- [Exercise goal]:
Do these statements agree with the passage about Emory & Henry College's Doctor of Physical Therapy program? For each, answer yes or no and quote the deciding words of the passage.
1. The first cohort of students is scheduled to begin classes in January.
2. The on-site review visit took place last month.
3. The College expects to hear CAPTE's decision on candidacy status in early October.

- [Passage to read]:
Emory & Henry College’s Doctor of Physical Therapy (DPT) program reached a significant milestone last week, receiving the maximum number of deposits for an inaugural cohort of students scheduled to begin classes in January, pending final approval from an accreditation agency.
According to Lou Fincher, the dean of the Emory & Henry College School of Health Sciences in Marion, interest in the program remains strong and the speed with which the program has reached its recruitment goals for the first year signifies the high demand in this region for physical therapy and other education programs in the health sciences.
We always knew that the demand for health science education in this region was high among prospective graduate students. We are very pleased by the number of students who have expressed such an early and strong interest in this program. Lou Fincher
Dean of the Emory & Henry College School of Health Sciences
The program underwent a thorough on-site review visit last week as part of the continuing process required for earning “candidate for accreditation” status from the Commission on Accreditation in Physical Therapy Education (CAPTE). The College expects to receive notification from CAPTE in mid-November as to the agency’s decision on the program’s candidacy status.

- [Records shown]:

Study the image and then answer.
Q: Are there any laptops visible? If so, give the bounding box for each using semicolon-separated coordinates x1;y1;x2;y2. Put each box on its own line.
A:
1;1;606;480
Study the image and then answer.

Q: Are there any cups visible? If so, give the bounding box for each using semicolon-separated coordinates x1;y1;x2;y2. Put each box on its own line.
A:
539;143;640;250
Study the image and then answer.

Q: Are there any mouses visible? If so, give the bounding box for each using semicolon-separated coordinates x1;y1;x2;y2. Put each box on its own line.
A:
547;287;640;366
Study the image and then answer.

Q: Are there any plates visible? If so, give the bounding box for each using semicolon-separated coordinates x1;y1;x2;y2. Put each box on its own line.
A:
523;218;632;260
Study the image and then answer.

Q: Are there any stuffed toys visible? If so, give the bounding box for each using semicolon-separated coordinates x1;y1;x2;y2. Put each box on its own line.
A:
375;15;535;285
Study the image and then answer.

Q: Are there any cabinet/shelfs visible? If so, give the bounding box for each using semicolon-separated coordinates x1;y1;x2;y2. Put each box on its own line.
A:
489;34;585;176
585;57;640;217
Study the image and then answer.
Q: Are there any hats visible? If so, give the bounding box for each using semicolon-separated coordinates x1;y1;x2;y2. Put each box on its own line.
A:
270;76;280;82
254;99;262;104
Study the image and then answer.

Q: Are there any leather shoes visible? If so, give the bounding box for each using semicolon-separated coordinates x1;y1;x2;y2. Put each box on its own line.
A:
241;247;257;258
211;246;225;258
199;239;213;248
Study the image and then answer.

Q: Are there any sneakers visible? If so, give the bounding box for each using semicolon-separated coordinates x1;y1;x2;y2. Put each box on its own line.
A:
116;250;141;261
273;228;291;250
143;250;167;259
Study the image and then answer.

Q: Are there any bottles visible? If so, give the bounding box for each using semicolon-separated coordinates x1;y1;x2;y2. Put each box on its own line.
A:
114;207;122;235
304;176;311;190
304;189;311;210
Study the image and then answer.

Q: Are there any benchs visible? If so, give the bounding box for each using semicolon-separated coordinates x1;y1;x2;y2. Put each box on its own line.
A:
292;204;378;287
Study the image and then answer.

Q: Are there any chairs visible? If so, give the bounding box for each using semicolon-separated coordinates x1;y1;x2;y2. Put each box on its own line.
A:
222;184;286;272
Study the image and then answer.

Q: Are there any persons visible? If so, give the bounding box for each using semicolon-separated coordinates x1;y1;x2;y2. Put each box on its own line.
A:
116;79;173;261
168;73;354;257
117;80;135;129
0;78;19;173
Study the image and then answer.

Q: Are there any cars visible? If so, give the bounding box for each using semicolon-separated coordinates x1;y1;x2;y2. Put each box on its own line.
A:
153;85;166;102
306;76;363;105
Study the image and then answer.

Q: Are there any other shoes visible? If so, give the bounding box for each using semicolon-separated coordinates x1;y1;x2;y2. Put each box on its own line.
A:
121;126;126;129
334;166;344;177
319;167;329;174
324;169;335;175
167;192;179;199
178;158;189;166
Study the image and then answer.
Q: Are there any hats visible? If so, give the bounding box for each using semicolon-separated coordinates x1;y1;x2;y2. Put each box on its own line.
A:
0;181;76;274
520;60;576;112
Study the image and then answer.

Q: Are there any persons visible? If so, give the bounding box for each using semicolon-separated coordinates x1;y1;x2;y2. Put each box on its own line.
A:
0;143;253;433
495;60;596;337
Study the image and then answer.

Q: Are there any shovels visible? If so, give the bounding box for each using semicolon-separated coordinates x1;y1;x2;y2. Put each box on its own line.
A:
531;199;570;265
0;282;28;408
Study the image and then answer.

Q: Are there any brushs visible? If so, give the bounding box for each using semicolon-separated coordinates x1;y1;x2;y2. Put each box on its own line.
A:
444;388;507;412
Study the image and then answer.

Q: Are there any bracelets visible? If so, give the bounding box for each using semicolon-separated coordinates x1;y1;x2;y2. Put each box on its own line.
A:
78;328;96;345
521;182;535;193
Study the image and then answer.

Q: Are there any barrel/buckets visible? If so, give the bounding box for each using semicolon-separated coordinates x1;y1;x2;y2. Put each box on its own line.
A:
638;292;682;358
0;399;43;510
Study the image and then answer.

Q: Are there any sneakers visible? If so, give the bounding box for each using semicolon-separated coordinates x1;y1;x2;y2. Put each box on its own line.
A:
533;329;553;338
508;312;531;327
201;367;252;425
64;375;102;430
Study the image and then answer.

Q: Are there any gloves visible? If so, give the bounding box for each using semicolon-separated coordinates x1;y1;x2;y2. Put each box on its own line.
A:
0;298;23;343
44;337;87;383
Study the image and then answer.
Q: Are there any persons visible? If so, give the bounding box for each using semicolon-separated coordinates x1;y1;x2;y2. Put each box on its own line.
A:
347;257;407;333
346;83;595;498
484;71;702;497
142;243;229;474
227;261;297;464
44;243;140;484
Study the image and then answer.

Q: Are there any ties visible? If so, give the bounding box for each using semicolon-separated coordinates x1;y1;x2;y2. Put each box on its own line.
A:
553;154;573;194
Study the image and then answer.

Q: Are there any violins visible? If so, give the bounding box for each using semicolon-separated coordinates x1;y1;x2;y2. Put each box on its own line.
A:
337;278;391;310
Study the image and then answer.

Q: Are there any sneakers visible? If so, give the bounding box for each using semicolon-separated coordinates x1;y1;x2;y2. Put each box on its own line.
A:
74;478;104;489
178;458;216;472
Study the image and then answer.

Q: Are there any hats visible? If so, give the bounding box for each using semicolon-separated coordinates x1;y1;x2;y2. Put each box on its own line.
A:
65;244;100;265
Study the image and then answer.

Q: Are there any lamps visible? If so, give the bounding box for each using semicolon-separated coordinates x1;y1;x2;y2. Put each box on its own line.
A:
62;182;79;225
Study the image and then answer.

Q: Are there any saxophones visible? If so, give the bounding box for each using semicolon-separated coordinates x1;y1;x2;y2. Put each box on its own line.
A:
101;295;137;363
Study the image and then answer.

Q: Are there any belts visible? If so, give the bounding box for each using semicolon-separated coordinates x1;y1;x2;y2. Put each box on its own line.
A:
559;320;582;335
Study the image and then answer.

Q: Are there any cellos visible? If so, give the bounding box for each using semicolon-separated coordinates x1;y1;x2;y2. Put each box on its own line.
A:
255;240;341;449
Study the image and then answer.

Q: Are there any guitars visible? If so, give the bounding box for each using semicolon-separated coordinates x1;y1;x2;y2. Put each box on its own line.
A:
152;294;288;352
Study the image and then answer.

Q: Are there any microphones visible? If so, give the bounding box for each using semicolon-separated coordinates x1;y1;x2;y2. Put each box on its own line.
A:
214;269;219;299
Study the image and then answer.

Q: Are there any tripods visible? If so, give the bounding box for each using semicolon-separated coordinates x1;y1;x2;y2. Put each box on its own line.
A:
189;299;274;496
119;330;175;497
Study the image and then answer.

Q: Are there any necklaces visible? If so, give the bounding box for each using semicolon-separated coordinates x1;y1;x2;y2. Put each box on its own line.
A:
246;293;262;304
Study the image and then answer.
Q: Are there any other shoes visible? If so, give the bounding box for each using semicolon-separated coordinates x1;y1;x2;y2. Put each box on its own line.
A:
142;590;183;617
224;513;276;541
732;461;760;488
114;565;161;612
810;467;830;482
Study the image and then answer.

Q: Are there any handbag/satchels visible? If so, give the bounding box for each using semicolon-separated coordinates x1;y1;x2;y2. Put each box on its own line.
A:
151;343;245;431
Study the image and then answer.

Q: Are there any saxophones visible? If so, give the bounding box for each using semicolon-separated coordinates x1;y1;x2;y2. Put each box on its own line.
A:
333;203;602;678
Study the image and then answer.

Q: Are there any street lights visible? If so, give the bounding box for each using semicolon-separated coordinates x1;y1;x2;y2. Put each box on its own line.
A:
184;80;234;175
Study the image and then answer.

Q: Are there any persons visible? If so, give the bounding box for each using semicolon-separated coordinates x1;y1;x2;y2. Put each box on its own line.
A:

- [Answer section]:
1. Yes: "scheduled to begin classes in January"
2. No: "underwent a thorough on-site review visit last week"
3. No: "expects to receive notification from CAPTE in mid-November"